At the last moment, Iris found herself knocked to the ground by a sweep of the creature's tail as it turned to face a new threat: three screeching mice grown to the size of kittens who darted to and fro around the confused spirit, keeping it twisting and turning, its heavy tail lashing at the ground. Iris scrambled away, her hand falling upon Sellie's reed pipes, and with a start she looked around for the girl herself, and found her hiding behind a tree.
It was a long shot, but Iris didn't have much else to go on, so she tossed the pipes to Sellie, wincing a bit when they landed a bit short and bounced off a root. But Sellie snatched them up quickly enough and began to play a fiercer more urgent tune than before. The song itched beneath Iris's skin, and she felt as if there were bugs crawling through her ams and legs. Her mice felt it too, and scurried to Iris for comfort she struggled to give. And somehow the river spirit was paralyzed, a low buzzing in its throat and its limbs shaking, its eyes spinning quickly and darting from side to side. Slowly, Sellie approached the spirit, her tune growing slower and softer, and the whirring of the spirit's eyes slowed too, until it was calm again and sensible. Iris couldn't discern exactly what the two were saying to each other, but she felt a psychic pressure in the air that conveyed that they were speaking. Mostly, however, she felt very weary and disoriented. Her mind was too abuzz for her to sleep, but her limbs were too heavy for her to move, so she compromised and sat there, stunned, as Sellie led the spirit back to the water and the river settled down, its current returning and the froth dissipating. Good, Iris thought, all is well.
But then she heard the Kaerents shouting and rustling through the trees and she remembered she was still being carted away from her home by the decree of some mad king, and that, of the whole ordeal, made her want to cry the most. But then the soldiers were upon them, and she had no time for tears or weariness.
"You frog-skinned brat," the rough one from earlier said, grabbing a subdued Sellie by the arm and dragging her out of the woods. "Get back to the wagon. You too, girl," he added to Iris, who was dazed on the ground. "The earthquake might have let some toxic gasses up with the sulfur. Best we clear out."

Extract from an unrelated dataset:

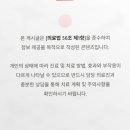 365래온치과병원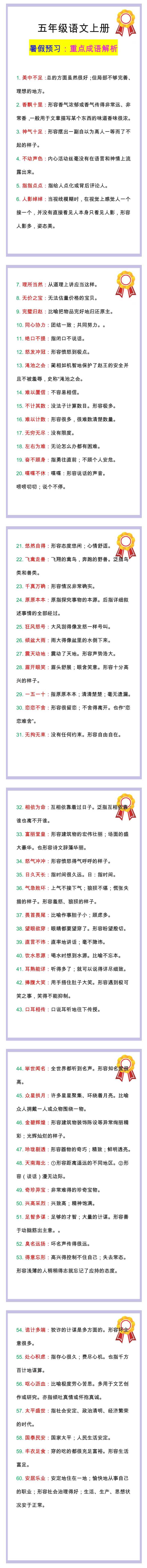 五年级语文上册重点成语解析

Two things occurred to Iris at once. First, the Kaerent soldiers disliked Sellie just because of her skin, as if that had any bearing on who she was as a person. And second, just because they didn't have the eyes to see spirits, they decided they couldn't exist. Iris had trouble reconciling these two attitudes with any rational creature. Could they really not know that the world was more than just its fickle surface appearance? It struck Iris as strange that they were to learn from men who didn't even know as basic a thing as that.
But there was also much that Iris didn't know, or didn't quite remember, and much she was to learn about spiritcraft, despite the Kaerent King's goals, while trapped in the wretched Kaerent school.